When they start talks, at 5pm local time, the EU heads of state and government will be assisted by a "war room of lawyers", an EU official said on Thursday.
The so-called "new settlement for the United Kingdom in the European Union" will consist on several statements and declarations on competitiveness, EU law implementation and EU internal migrations.
The most important one will be the legally binding decision of the heads of state and government.
Bigger role for MEPs?
The 18-page document encompasses all four "baskets" of issues raised by British prime minister David Cameron in November - economic governance, competitiveness, sovereignty, social benefits and free movement.
The main issue to be settled is the one on benefits. EU leaders will have to decide for how long the UK can limit in-work benefits to new EU workers.
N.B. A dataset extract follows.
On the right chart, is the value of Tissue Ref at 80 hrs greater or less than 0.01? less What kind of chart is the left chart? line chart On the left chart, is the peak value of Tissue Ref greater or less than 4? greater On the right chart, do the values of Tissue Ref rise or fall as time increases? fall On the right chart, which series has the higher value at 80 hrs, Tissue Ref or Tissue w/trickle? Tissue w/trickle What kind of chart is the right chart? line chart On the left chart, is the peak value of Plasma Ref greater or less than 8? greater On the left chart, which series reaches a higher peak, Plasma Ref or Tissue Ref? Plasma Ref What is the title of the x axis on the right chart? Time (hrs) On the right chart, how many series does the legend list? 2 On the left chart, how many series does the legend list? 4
"The authorisation would have a limited duration and apply to EU workers newly entering its labour market during a period of [X] years, extendable for two successive periods of [Y] years and [Z] years," the draft decision reads for now.
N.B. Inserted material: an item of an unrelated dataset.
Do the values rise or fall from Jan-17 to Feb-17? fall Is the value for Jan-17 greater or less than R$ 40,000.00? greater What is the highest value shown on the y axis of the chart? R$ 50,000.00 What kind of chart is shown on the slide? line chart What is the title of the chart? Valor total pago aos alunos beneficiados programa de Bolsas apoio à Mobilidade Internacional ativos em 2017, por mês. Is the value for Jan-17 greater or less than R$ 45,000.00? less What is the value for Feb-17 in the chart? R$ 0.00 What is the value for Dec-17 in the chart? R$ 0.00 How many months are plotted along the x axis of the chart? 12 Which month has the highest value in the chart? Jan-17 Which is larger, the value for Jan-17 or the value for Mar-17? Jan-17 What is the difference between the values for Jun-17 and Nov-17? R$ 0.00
In previous versions, the decision to trigger the mechanism was take by the EU Council through an implementing act. The latest draft refers to an "authorisation", which according to the FT means that the EU Parliament could have a say.
The so-called emergency brake would be triggered when a member state faces "an exceptional situation … on a scale that affects essential aspects of its social security system".
Eastern EU members want to ensure that the agreement will not create possibilities for other member states to restrict access to free movement.
"We do our utmost to keep the discussion about that," a diplomat from one of these countries said. The debate is over how to define a specific situation and how that situation is likely to last, another EU diplomat said.
"But we cannot solve everything at this stage, there will be a EU Commission proposal after the [UK] referendum," he said.
In a nod to eastern countries, the decision also specifies that the possibility offered to the UK and other member states to index child benefits on the cost of raising a child in his country of origin will not be extended "to other types of exportable benefits such as old-age pensions".
On treaty change, EU leaders will have to decide whether to promise to include in a future EU treaty revision a clause reminding that the UK "is not committed to further political integration" in the EU.
The legal and political meaning of the mention to "an ever closer union" has been debated between member states and some are wary to commit themselves to a revision of the treaties.
The last point of disagreement is the financial governance. The debate will be over whether to free British financial institutions from EU rules.
The draft decision specifies that an EU "single rulebook is to be applied by all credit institutions and other financial institutions in order to ensure the level-playing field within the internal market."
It also tackle the issue of supervision or resolution of financial institutions from non-euro countries.
This highly technical debate comes because the UK want to ring-fence the City from eurozone rules and that countries led by France and Germany have made unity of the internal market rules a red line.